À cette heure, elle se trouvait dans son plein, chaque flot en s’écroulant ébranlait la maison. C’étaient comme des détonations d’une artillerie géante, des coups profonds et réguliers, au milieu de la déchirure des galets roulés sur les roches, qui ressemblait à un craquement continu de fusillade. Et, dans ce vacarme, le vent jetait le rugissement de sa plainte, la pluie par moments redoublait de violence, semblait fouetter les murs d’une grêle de plomb.
– C’est la fin du monde, murmura madame Chanteau. Et les Cuche, où vont-ils se réfugier ?
– Faudra bien qu’on les abrite, répondit Prouane. En attendant, ils sont déjà chez les Gonin... Si vous aviez vu ça ! le petit qui a trois ans, trempé comme une soupe ! et la mère en jupon, montrant tout ce qu’elle possède, sauf votre respect ! et le père, la tête à moitié fendue par une poutre, s’entêtant à vouloir sauver leur quatre guenilles !
Pauline avait quitté la table.

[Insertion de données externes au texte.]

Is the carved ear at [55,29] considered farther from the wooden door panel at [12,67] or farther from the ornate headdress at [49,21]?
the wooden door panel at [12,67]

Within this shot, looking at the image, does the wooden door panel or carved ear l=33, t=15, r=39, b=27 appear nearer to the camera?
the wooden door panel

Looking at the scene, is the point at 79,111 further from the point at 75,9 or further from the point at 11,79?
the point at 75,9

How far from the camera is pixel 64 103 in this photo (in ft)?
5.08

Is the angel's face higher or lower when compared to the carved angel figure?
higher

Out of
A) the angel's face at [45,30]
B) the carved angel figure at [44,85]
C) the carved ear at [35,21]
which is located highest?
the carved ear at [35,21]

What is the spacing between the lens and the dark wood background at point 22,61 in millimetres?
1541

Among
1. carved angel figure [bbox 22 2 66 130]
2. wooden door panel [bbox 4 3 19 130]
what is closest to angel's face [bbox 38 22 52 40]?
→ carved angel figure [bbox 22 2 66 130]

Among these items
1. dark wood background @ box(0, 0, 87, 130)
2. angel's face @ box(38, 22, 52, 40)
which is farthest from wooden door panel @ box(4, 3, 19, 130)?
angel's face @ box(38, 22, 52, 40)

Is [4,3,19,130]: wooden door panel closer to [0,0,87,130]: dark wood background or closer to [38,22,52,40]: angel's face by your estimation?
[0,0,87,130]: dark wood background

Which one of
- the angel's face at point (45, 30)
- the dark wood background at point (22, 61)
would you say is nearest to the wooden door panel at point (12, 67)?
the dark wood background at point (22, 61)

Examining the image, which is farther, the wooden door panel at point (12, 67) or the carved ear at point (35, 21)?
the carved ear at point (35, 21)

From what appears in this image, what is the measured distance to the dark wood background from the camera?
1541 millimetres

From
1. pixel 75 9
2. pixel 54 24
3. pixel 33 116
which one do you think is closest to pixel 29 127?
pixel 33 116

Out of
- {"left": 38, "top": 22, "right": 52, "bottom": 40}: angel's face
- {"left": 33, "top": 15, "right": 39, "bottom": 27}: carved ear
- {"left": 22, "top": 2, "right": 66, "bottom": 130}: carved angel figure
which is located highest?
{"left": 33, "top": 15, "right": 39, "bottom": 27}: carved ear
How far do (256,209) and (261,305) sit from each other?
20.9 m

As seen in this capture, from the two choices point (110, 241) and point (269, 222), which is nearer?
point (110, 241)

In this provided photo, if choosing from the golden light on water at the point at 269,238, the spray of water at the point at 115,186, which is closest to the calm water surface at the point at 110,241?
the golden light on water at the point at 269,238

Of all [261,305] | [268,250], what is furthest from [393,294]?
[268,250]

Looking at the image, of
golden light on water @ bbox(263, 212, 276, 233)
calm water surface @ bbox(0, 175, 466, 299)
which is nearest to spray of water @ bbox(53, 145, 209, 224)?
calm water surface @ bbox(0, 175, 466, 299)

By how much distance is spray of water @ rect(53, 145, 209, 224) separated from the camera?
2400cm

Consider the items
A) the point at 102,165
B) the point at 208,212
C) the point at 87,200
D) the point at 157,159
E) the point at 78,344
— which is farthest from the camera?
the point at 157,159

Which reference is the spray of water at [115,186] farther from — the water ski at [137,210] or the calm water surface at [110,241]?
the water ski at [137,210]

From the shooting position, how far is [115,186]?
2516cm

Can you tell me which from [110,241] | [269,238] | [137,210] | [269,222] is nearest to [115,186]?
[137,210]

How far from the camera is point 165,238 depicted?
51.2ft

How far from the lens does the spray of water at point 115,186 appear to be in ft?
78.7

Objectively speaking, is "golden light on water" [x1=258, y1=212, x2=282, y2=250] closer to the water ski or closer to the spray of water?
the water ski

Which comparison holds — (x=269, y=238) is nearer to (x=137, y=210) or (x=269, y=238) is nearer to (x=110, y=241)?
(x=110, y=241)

Retournée près de la fenêtre, elle écoutait, avec une gravité de grande personne. Son visage exprima une bonté navrée, une fièvre de sympathie, dont ses grosses lèvres tremblaient.
– Oh ! ma tante, dit-elle, les pauvres gens !
Et ses regards allaient au-dehors, dans ce gouffre noir où les ténèbres s’étaient encore épaissies. On sentait que la mer avait galopé jusqu’à la route, qu’elle était là maintenant, gonflée, hurlante ; mais on ne la voyait toujours plus, elle semblait avoir noyé de flots d’encre le petit village, les rochers de la côte, l’horizon entier. C’était, pour l’enfant, une surprise douloureuse. Cette eau qui lui avait paru si belle et qui se jetait sur le monde !
– Je descends avec vous, Prouane, s’écria Lazare. Peut-être y a-t-il quelque chose à faire.
– Oh ! oui, mon cousin ! murmura Pauline dont les yeux brillaient.
Mais l’homme secoua la tête.
– Pas la peine de vous déranger, monsieur Lazare. Vous n’en feriez pas davantage que les camarades. Nous sommes là, à la regarder nous démolir tant que ça lui plaira ; et, quand ça ne lui plaira plus, eh bien ! nous aurons encore à la remercier... J’ai simplement voulu prévenir monsieur le maire.
Alors, Chanteau se fâcha, ennuyé de ce drame qui allait lui gâter sa nuit et dont il aurait à s’occuper le lendemain.
– Aussi, cria-t-il, on n’a pas idée d’un village bâti aussi bêtement ! Vous vous êtes fourrés sous les vagues, ma parole d’honneur ! ce n’est pas étonnant si la mer avale vos maisons une à une... Et, d’ailleurs, pourquoi restez-vous dans ce trou ? On s’en va.
– Où donc ? demanda Prouane, qui écoutait d’un air stupéfait. On est là, monsieur, on y reste... Il faut bien être quelque part.
– Ça, c’est une vérité, conclut madame Chanteau. Et, voyez-vous, là ou plus loin, on a toujours du mal... Nous montions nous coucher. Bonsoir. Demain, il fera clair.
L’homme s’en alla en saluant, et l’on entendit Véronique mettre les verrous derrière lui. Chacun tenait son bougeoir, on caressa encore Mathieu et la Minouche, qui couchaient ensemble dans la cuisine. Lazare avait ramassé sa musique, tandis que madame Chanteau serrait sous son bras les titres, dans le vieux registre. Elle reprit également sur la table l’inventaire de Davoine, que son mari venait d’y oublier. Ce papier lui crevait le cœur, il était inutile de le voir traîner partout.
– Nous montons, Véronique, cria-t-elle. Tu ne vas pas rôder, à cette heure !
Et, comme il ne sortait de la cuisine qu’un grognement, elle continua, à voix plus basse :
– Qu’a-t-elle donc ? Ce n’est pourtant pas une enfant à sevrer que je lui amène.
– Laisse-la tranquille, dit Chanteau. Tu sais qu’elle a ses lunes... Hein ? nous y sommes tous les quatre. Alors, bonne nuit.
Lui, couchait au rez-de-chaussée, de l’autre côté du couloir, dans l’ancien salon transformé en chambre à coucher.